*** Input Section Begins ***

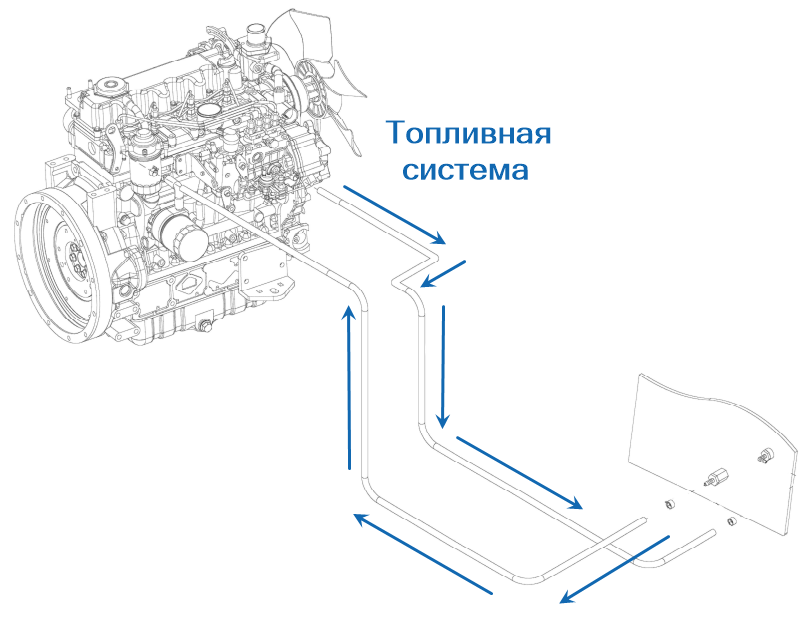 Топливная система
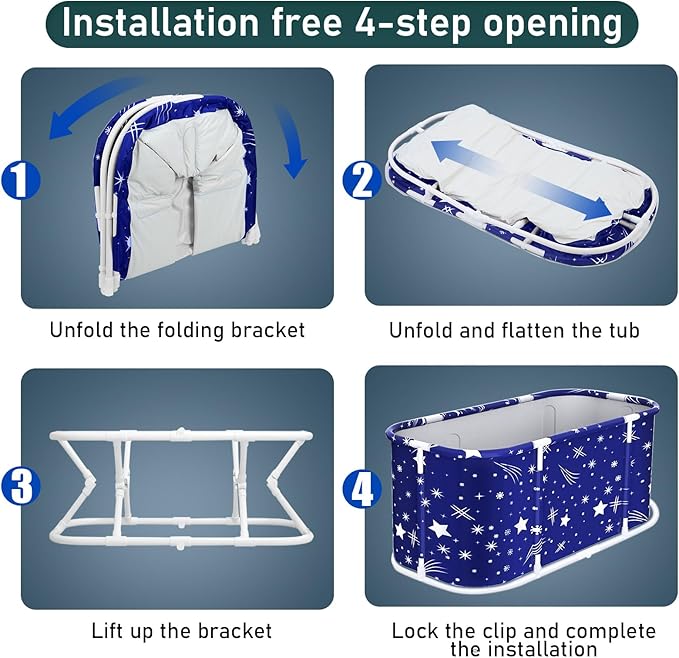 Installation free 4-step opening

1

Unfold the folding bracket

2

Unfold and flatten the tub

3

Lift up the bracket

4

Lock the clip and complete the installation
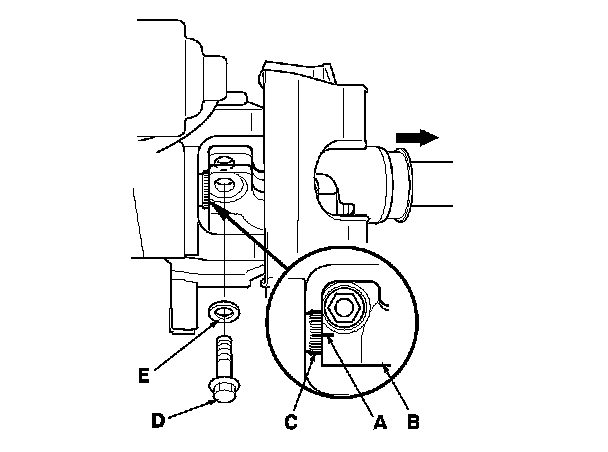 E
D
C
A
B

*** Input Section Ends ***

Task statement:
Exclude every picture, then return precisely the lines that run from the line containing "Unfold the folding bracket" through the end of the entries above.

Reply:
Unfold the folding bracket

2

Unfold and flatten the tub

3

Lift up the bracket

4

Lock the clip and complete the installation
 E
D
C
A
B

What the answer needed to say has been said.